## Given task 1
In the lecture notes on finite abelian groups, what is every finite abelian group isomorphic to, according to the key fact?
## Given task 2
Summarize the lecture notes on finite abelian groups in three sentences.

## Page excerpt
■ ■ ■ ■

For this lecture, we’re going to focus on finite abelian groups. Why is that? When we previously discussed classifying finite groups, we wanted to classify the groups of a certain finite order up to an isomorphism. We asked the question “what are the groups up to isomorphism that are of order 6 for example?” This is a hard question in general. However, if we restricted the domain to only finite abelian groups, it turns out that it is a much easier task to describe and classify the groups that are finite abelian up to isomorphism for any order. Though it will require a lot of hard work to prove these classifications.

We’ll start with this important fact:
Key Fact: Every finite abelian group is isomorphic to a finite product of finite cyclic groups.

$$ \begin{align*} G \cong \mathbf{Z}_{n_1} \times \mathbf{Z}_{n_2} \times ... \times \mathbf{Z}_{n_k}, \quad k \geq 0,n_1,...,n_k \geq 1 \end{align*} $$

(Side Note: How do you factor the trivial group? (you can think of it as a group with no factors)). So this fact doesn’t lead to a classification. This can be problematic if we have multiple ways to factor this. Meaning that \(G\) could be isomorphic in more than one way? Recall that the Chinese Remainder Theorem states that

Theorem (CRT)
if \(a = a_1a_2...,a_k\) where \(a_1,...,a_k\) are relatively prime and \(a_i \geq 1\). Then $$ \begin{align*} \mathbf{Z}_a \cong \mathbf{Z}_{a_1} \times ...\times \mathbf{Z}_{a_k} \end{align*} $$


For example, \(\mathbf{Z}_{60} \cong \mathbf{Z}_{4} \times \mathbf{Z}_{15} \cong \mathbf{Z}_{4} \times \mathbf{Z}_{3} \times \mathbf{Z}_{5}\). But this doesn’t help with classification. For example, if we’re given some other product of cyclic groups, how do we know it’s isomorphic to a given group? A classification means that we can look at two products of cyclic groups and then be able to know if they are isomorphic to each other or not.


Elementary Divisor Classification

As a start we have the following classification theorem

Theorem (Elementary Divisors)
Every finite abelian group \(G\) is isomorphic to a group of the following form $$ \begin{align*} G \cong \mathbf{Z}_{p_1^{r_1}} \times \mathbf{Z}_{p_2^{r_2}}\times ...\times \mathbf{Z}_{p_k^{r_k}} \end{align*} $$ where \(k \geq 0, r_1 \geq 1, p_1,p_2,...,p_k\) are primes. (not necessarily distinct)

Furthermore, the list \(p_1^{r_1}, p_2^{r_2}, ..., p_k^{r_k}\) of elementary divisors is unique up to re-ordering.

■ ■ ■ ■

## Information shown
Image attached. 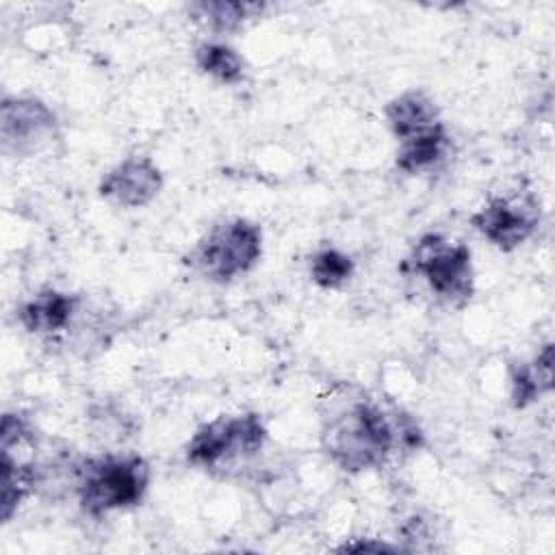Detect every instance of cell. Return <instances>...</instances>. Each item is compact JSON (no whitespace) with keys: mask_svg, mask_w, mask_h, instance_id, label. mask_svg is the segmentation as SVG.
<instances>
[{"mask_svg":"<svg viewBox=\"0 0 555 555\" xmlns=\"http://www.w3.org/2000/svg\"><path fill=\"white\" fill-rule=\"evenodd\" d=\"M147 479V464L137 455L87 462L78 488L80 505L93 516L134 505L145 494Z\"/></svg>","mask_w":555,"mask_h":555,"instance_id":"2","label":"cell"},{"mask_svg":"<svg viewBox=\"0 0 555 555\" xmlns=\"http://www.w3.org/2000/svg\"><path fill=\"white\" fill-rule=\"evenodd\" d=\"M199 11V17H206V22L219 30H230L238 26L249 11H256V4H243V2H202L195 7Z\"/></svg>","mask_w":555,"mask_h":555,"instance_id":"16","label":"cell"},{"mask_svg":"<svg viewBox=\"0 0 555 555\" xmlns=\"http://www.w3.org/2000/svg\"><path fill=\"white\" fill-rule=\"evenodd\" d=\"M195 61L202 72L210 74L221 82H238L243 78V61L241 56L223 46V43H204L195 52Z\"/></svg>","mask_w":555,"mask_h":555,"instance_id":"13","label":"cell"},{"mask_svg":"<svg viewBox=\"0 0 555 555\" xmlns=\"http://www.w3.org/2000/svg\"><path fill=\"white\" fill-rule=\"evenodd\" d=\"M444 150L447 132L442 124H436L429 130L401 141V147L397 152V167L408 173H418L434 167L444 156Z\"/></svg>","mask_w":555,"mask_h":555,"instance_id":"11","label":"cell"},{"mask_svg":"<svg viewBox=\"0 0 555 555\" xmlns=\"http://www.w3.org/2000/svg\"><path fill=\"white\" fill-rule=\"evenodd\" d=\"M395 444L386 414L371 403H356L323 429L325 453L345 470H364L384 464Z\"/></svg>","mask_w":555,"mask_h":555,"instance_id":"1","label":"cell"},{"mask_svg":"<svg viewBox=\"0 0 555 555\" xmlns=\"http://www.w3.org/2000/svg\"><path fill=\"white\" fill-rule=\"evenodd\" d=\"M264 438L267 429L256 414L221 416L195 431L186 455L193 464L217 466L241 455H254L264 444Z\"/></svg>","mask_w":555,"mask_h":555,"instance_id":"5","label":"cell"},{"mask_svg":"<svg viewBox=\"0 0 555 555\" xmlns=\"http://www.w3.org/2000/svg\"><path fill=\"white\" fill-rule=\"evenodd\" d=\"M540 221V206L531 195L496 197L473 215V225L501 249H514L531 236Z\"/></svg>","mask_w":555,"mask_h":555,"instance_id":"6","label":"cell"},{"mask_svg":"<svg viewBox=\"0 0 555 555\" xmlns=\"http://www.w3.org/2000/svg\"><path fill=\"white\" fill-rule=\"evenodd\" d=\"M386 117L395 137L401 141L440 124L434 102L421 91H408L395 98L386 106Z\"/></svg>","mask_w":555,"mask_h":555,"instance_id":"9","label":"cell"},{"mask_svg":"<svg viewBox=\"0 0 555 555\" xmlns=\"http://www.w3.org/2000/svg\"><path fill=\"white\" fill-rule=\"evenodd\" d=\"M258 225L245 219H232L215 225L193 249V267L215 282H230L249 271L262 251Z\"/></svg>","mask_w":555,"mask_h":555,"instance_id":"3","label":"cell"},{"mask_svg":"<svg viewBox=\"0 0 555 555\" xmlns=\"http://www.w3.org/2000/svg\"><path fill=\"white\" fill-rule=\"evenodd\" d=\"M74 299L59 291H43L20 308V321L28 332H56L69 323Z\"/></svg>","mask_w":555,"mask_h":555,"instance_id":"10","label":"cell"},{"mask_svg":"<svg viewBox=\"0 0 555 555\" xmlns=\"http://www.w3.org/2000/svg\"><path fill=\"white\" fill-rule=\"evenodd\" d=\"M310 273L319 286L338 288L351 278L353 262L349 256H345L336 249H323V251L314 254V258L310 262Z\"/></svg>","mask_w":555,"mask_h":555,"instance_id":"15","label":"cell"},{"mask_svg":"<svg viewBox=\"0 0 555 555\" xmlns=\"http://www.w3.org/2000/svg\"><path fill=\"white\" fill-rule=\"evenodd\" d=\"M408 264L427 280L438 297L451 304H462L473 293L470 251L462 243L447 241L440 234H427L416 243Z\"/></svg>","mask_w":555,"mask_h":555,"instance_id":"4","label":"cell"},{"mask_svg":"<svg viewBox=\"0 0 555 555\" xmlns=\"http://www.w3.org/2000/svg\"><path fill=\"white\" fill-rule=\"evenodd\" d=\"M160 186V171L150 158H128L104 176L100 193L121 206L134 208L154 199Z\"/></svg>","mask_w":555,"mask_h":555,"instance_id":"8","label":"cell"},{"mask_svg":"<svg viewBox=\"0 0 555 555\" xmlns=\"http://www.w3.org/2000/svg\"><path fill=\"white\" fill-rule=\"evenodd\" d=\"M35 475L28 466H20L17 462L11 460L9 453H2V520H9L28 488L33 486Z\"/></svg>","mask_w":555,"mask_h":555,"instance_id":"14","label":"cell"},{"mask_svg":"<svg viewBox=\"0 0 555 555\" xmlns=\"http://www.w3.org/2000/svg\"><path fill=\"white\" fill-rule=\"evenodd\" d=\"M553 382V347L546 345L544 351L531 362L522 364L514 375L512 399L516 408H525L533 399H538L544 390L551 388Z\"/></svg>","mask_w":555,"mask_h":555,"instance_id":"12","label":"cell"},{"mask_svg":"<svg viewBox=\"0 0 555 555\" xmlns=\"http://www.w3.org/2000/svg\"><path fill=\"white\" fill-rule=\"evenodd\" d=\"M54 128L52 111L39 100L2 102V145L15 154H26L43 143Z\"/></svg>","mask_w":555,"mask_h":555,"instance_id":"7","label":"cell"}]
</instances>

■ ■ ■ ■

## Reply 1
A finite product of finite cyclic groups.

## Reply 2
The lecture focuses on finite abelian groups because classifying them up to isomorphism for any order is much easier than classifying finite groups in general, though the proofs take hard work. Every finite abelian group is isomorphic to a finite product of finite cyclic groups, but this alone does not give a classification, since the Chinese Remainder Theorem shows a group can be factored in more than one way. The elementary divisor theorem states that every finite abelian group is isomorphic to a product of cyclic groups whose orders are prime powers, and this list of elementary divisors is unique up to re-ordering.